Given that we have only had two nice sunny, ‘calmish’ days since we have been here, most of what we have done is by land.
On the way in we stopped in Baie de Prony, with its rich ochre coloured hills. We certainly did not find sandy bottoms (rock/shale by the feel of it) and were relieved to find some moorings to ensure a quiet night at anchor.
We managed to sail around and come straight into Port Moselle Marina, Noumea, to clear in. At $30/night all up, it’s very affordable.
We hired a car with Malarkey and did the drive around, even though we could not enjoy the view!
North of the international airport (quite a drive) we found a small marina with a house development nearby, but no restaurant or shops!!
The Cultural Centre was worth a visit…..with some sculptures leaving us wondering.......
with beautiful artwork....
..and some with familiarity..
The aquarium, surprisingly, entertained us for hours. We saw our first frog fish…..very ugly but full of character….when they move!!
The pink frog fish is hiding behind the coral. Not as active as its green mates!
This slug was blinding crawling across anything in its way without any problems!
Lots of food and wine (for some!) to be had. What else is there to do on a Sunday????? Like Peter, Trevor from Malarkey is their premiere chef.
We have also been helping others out with information about SE Asia. Happy to share what we have collected electronically; which is quite a bit!
Ilot Maitre was a good hang out for a few days but it was far too cold to get in the water!
The French have done a great job with moorings provided, even though it is a good anchorage, and a BBQ area for cruisers to use.
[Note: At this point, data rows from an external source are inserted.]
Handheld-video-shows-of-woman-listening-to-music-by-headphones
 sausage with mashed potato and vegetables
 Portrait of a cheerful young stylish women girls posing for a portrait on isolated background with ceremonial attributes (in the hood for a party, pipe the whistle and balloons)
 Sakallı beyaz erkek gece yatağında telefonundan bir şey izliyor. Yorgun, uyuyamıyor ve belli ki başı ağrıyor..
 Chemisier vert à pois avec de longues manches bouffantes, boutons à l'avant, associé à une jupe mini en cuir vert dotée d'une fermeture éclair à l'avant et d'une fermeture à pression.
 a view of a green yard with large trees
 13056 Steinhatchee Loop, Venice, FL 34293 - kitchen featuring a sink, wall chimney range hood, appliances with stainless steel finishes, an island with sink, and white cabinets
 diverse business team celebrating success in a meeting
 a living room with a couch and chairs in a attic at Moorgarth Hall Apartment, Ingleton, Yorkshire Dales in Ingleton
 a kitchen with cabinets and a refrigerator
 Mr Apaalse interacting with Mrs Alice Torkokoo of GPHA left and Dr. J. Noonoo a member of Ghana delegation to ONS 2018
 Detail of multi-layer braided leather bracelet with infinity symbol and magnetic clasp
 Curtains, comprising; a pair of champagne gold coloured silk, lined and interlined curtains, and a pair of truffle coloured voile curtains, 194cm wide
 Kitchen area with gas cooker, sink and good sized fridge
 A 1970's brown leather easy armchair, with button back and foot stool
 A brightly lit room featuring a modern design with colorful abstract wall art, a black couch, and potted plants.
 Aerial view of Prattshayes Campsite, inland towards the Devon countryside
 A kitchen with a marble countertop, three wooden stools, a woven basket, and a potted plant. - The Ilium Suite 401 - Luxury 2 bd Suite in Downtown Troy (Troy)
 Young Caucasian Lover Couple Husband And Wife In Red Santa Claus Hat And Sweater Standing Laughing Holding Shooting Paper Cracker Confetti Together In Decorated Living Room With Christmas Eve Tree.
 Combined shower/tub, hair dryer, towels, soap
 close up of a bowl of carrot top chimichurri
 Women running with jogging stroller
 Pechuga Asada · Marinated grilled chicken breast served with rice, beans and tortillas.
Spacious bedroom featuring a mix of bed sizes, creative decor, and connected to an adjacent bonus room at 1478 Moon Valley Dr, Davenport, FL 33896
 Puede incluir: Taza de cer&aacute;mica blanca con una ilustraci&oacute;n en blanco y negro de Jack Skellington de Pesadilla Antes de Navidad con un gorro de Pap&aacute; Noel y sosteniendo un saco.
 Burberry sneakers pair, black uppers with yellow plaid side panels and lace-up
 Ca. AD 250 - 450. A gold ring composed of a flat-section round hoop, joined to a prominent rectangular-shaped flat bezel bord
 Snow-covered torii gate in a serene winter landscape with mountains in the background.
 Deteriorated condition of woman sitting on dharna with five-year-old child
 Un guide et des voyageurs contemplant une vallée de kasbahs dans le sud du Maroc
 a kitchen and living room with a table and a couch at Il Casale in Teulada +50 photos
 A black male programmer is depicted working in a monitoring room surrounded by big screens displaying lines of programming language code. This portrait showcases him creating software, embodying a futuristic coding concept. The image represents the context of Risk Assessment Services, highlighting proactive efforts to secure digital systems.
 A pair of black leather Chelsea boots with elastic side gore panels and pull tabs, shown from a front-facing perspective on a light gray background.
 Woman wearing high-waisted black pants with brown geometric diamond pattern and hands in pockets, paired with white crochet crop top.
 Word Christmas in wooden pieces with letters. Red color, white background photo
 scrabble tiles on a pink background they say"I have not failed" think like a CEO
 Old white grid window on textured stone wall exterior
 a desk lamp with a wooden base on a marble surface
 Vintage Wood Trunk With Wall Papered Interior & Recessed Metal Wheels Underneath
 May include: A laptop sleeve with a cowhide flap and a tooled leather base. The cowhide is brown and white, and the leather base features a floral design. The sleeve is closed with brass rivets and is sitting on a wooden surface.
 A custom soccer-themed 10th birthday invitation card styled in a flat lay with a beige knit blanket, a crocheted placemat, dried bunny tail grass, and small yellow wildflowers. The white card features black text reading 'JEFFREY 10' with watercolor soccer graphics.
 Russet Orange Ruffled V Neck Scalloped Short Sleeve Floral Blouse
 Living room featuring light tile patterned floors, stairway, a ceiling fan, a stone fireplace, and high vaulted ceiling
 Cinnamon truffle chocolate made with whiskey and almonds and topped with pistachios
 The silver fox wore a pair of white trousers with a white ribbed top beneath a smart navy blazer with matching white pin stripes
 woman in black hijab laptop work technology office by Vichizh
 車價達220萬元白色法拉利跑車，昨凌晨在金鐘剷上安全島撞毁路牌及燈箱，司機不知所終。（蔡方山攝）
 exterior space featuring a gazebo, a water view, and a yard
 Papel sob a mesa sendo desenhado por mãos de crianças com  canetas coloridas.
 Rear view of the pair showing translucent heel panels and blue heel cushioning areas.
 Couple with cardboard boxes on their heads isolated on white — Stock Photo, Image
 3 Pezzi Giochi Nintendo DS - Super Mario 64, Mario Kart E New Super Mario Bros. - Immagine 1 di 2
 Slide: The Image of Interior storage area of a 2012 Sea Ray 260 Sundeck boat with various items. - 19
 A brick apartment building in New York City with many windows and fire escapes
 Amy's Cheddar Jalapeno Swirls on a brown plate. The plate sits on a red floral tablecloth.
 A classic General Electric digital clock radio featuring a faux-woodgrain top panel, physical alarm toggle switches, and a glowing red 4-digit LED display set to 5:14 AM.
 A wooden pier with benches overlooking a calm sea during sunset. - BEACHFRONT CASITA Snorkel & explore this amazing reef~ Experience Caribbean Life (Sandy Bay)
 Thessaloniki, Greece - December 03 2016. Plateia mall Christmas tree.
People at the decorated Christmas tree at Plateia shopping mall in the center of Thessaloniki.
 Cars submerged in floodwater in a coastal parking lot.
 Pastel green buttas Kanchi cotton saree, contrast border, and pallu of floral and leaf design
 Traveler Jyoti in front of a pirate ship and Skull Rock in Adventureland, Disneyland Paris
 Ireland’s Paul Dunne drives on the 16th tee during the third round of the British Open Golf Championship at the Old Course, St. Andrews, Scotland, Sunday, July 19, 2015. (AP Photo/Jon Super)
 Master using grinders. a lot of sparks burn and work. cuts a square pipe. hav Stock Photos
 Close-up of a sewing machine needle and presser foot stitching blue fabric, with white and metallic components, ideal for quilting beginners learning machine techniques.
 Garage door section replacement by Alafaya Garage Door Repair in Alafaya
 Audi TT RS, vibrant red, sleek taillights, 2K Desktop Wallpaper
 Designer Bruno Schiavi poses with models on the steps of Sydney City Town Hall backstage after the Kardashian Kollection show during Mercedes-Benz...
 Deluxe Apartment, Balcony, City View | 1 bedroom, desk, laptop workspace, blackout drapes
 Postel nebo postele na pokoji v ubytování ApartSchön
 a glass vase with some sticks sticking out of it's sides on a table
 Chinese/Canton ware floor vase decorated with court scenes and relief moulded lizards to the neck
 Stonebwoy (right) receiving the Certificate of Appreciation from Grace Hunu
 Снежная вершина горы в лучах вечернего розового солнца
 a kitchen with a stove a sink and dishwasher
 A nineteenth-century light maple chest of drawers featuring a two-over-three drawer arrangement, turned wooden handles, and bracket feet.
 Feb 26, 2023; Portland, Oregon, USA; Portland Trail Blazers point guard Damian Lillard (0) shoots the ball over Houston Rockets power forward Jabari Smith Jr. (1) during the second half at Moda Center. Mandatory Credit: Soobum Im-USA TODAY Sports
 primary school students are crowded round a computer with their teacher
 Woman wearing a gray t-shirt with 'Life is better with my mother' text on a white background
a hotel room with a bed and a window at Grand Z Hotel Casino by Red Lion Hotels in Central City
The windward side of the island has a huge reef extending out and is the place of choice for kite and wind surfers.
The down side is that no-one has told the sea snakes that they have to stay in the water!!
The land was crawling with them, especially the BBQ area as they came for the warmth. They are the third deadliest in the world, but fortunately with a small mouth. Needless to say Peter was not happy and would not stay ashore; especially after dark!!
There are no plastic bags in any of the shops in New Caledonia, which has made a huge difference to the clean water ways. We hope that many other countries in the Pacific will follow.
Being in the land of scrumptious cheese and baguettes, not to mention the boulangeries, being stuck here is not too difficult. They really are THE best ever!!
We know we will lose a little weight on our final passage, which gives us a little room to squeeze in some more yummies!!
Arriving in Bundaberg during the week is a must so we do not have to pay $300 for overtime clearing fees. We have come across the Pacific, paying very little in the way of fees. We have joined the Port2Port Rally so we get our normal clearing fees into Australia refunded. Gone are the days where all is relaxed and we can anchor and wait for a day or so to clear in. C’est la vie.
We have cleared out of New Caledonia and get 3 days to leave, which is a little more relaxing than the 1 official hour in Fiji. We are off to some islands a little north of here to enjoy the last two days, clean the bottom of the boat, before we depart. We have our fingers and toes crossed for a good passage!
However, throughout the Pacific, we have not had consistent trade winds. The only thing that has been consistent is the cross swell and of course the fun!! It certainly has been an awesome 11 months. Now we have almost done the miles, we look forward to a time of day sailing and coastal passages!!! Allons- y!!